昨年、当会主催の講演&対談会でお話しくださった宮田浩介(みやた こうすけ)さんが編著者となられた書籍「世界に学ぶ自転車都市のつくりかた:人と暮らしが中心のまちとみちのデザイン」(学芸出版社)が、このほど2024年度国際交通安全学会学会賞(著作部門)を受賞されました!
㊗このたび、私どもの本『世界に学ぶ自転車都市のつくりかた』(学芸出版社)が2024年度の国際交通安全学会賞(著作部門)に選ばれました🎊本書の知見とメッセージがいっそう沢山の方に届き、誰もがもっと生きやすい社会にしていくためのヒントになればと願っています(ブリュッセルへのバス車内より) pic.twitter.com/kydfLw51MR
— Kosuke Miyata 『世界に学ぶ自転車都市のつくりかた』IATSS Award受賞🎊 (@kosukemiyata) February 27, 2025
国際交通安全学会(IATSS)について
国際交通安全学会は、1974年に本田技研工業株式会社の創業者である本田宗一郎と藤沢武夫からの寄付金を基金として設立されました。同学会のウェブサイトによれば、「一企業内ではなく社会全体で、深く、広く、交通問題に取り組み解決することを目指し」「多岐にわたる会員による自由闊達な議論のもと、社会における自動車の在り方、交通社会の現状と将来の在り方をテーマに調査研究を開始」したとのことです。以後IATSSは特定の専門分野にとらわれず、工学、医学、心理学、教育学、社会学、経済学など、様々な角度から交通の問題に取り組み、その活動は日本国内にとどまらず、国際的にも展開されています。国内では、日本の交通事情に合わせた調査研究や、その成果に基づいた政府への政策提言、交通安全に関するシンポジウムやセミナーの開催、そして今回宮田氏が受賞されたような優れた研究や著作に対する学会賞の授与などを行っています。国外に目を向けると、特にASEAN(東南アジア諸国連合)の若いリーダー候補を対象とした国際的な研修プログラム「IATSSフォーラム」を長年にわたり実施し、各国の人材育成に貢献しています。また、海外の研究機関との共同研究や国際会議への参加・発表などを通じて、世界的な交通問題の解決に向けた知見の共有や議論も積極的に行っています。
宮田浩介さんと当会との関わり
宮田さんには、約1年前となる2024年4月20日、当会主催の講演&対談会「子どもが幸せに育つまち:サドルの上から見た交通」にて2時間にわたって熱く語っていただきました。講演では、上にも挙げました「世界に学ぶ自転車都市のつくりかた:人と暮らしが中心のまちとみちのデザイン」内で紹介されている世界各地の事例に基づき、都市や街路空間の構造のみならず、それらがいかなる理念や哲学に基づくのかといったことも含めて、示唆に富むお話を伺うことができました。おかげさまで参加者のみなさまからも大変好評を博しました。
受賞スピーチに込められた想い
4月11日に開催された学会賞の贈呈式には当会の会員も参加しており、宮田氏の受賞スピーチを拝聴する機会を得ました。その会員によると、スピーチの中でも特に「交通安全の責任と負担を交通弱者に負わせていては交通安全は実現できない」という趣旨のメッセージが力強く印象的だったとのことです。
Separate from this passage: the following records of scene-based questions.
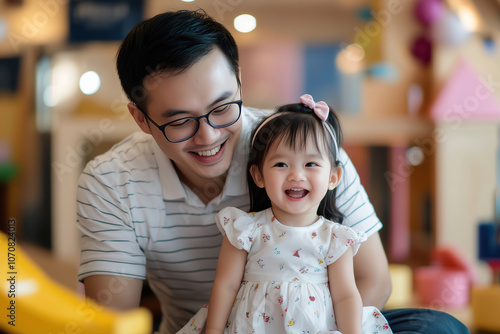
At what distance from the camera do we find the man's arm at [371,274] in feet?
3.65

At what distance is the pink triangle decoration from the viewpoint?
263 centimetres

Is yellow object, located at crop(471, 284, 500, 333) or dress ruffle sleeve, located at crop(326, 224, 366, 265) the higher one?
dress ruffle sleeve, located at crop(326, 224, 366, 265)

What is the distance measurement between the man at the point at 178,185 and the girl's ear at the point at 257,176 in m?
0.06

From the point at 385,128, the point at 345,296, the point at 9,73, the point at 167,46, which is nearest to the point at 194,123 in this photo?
the point at 167,46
この言葉は、まさに私たち「クルマ社会を問い直す会」がその活動を通じて日ごろより訴えている「誰もが安心して移動できる社会を」という想いと深く共鳴するものであり、会員は大変感銘を受けた、と報告してくれました。
最後になりますが、宮田さんのこのたびの輝かしいご受賞に、あらためて会として心よりお祝い申し上げます。このたびの受賞を、私たちも自身の活動への励みとし、今後も共にクルマ社会のあり方を問い直し、よりよい社会を目指して活動を続けてまいりたいと存じます。